Araceli Velasquez, who had been living in sanctuary at Park Hill United Methodist Church, was deported in November 2019. That same month, Colorado resident Jorge Zaldivar decided against entering sanctuary and instead went to a check-in with ICE, where he was detained. Zaldivar has since been deported.
Araiza Ávila has lived in the U.S. since his parents brought him here from Mexico in 2000. He attended public schools in Denver and met his wife at Manual High School when they were both seventeen.
Araiza Ávila wound up on ICE's radar after receiving tickets for driving without a license; it wasn't until 2014 that undocumented immigrants in Colorado could apply for driver's licenses. ICE was also concerned that he had been a gang member, and he has been trying to avoid deportation since he was first detained by ICE in 2010.
According to his current attorneys, he'd previously had ineffective legal counsel in his dealings with ICE. "His immigration case was just so mishandled by so many different attorneys," says Aaron Elinoff, an immigration attorney who is now representing him.
On January 22, the Tenth Circuit U.S. Court of Appeals denied Araiza Ávila's latest petition to cancel his deportation.

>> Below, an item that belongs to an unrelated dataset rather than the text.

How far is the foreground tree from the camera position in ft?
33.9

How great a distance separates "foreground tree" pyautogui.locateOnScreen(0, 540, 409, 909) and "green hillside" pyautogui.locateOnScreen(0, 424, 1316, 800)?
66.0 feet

ICE released this statement regarding Araiza Ávila on February 11:
Mexican citizen Jorge Eduardo Araiza, 31, aka Jorge Araiza Ávila, a member of the Sureno 13 gang, is illegally present in the U.S. and considered a wanted fugitive by U.S. Immigration and Customs Enforcement (ICE).Elinoff plans to petition the court to hold a rehearing on his client's case.
Araiza has multiple criminal convictions to include illegal weapons possession, illegal use of slugs, trespassing, among others, spanning several years.
Araiza illegally entered the U.S. sometime in 2000 and was initially encountered by officers with ICE’s Enforcement and Removal Operations (ERO) in September 2011 and placed into immigration proceedings. He failed to appear for his immigration court hearing in August 2012, and an immigration judge ordered him removed in absentia. He appealed the judge’s decision, and in January 2018, he was granted voluntary departure. Araiza failed to depart and filed a petition for review with the Tenth Circuit Court of Appeals, which was denied in January 2020. After exhausting full legal process in his case, Araiza is subject to a final order of removal and must depart the country.
Update: This story was updated at 6:30 p.m. on February 11 to include ICE's statement.